Travis Duo: « Hypnagogia »

Ah, les années 1990 ! Cette époque faste où le rock expérimental comblait les lacunes entre la pop, le rock, l’alternatif, le punk, le hip-hop, le métal et pratiquement tout ce que vous pouvez imaginer. C’est l’époque qui nous a donné le Primus délirant de Les Claypool ou l’inénarrable Faith No More de Mike Patton, mais aussi l’une des premières sorties de ce dernier, celle de Mr. Aux côtés de Patton, Trevor Dunn, membre fondateur, a porté un groupe de reprises de death metal garage à des sommets de non-conventionnalité et aujourd’hui, en 2021, il est de retour.

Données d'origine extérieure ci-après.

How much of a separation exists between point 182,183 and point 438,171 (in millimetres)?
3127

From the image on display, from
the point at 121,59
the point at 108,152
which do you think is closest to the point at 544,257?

En s’associant avec Jarvis Earnshaw, fanatique d’ethno-jazz, le Travis Duo, comme ils s’appellent eux-mêmes, crée des vibrations trippantes sur Hypnagogia.

Cette bande-son de l’expérience du rêve lucide est caractérisée par un mélange de sitar et d’improvisations jazz, ce qui en fait à la fois une entité fluide et organique que l’on ressent plus qu’on ne l’écoute, mais aussi un monolithe écrasant de sons qui défie toute interprétation conventionnelle. Honnêtement, je ne savais pas que l’écoute facile pouvait être aussi épuisante – et c’est en soi un exploit incroyable.

Que l’on qualifie Travis Duo de néo-jazz, d’ethno-fusion ou de toute autre appellation valorisante, le fait est que les deux membres sont des musiciens pour les musiciens, pas pour le grand public. Dans cette optique, en tant que musicien moi-même, je me sens mal équipé pour traiter le contenu intellectuel de l’album, et je dois limiter mes propres opinions à des points de vue plus simples et plus humains.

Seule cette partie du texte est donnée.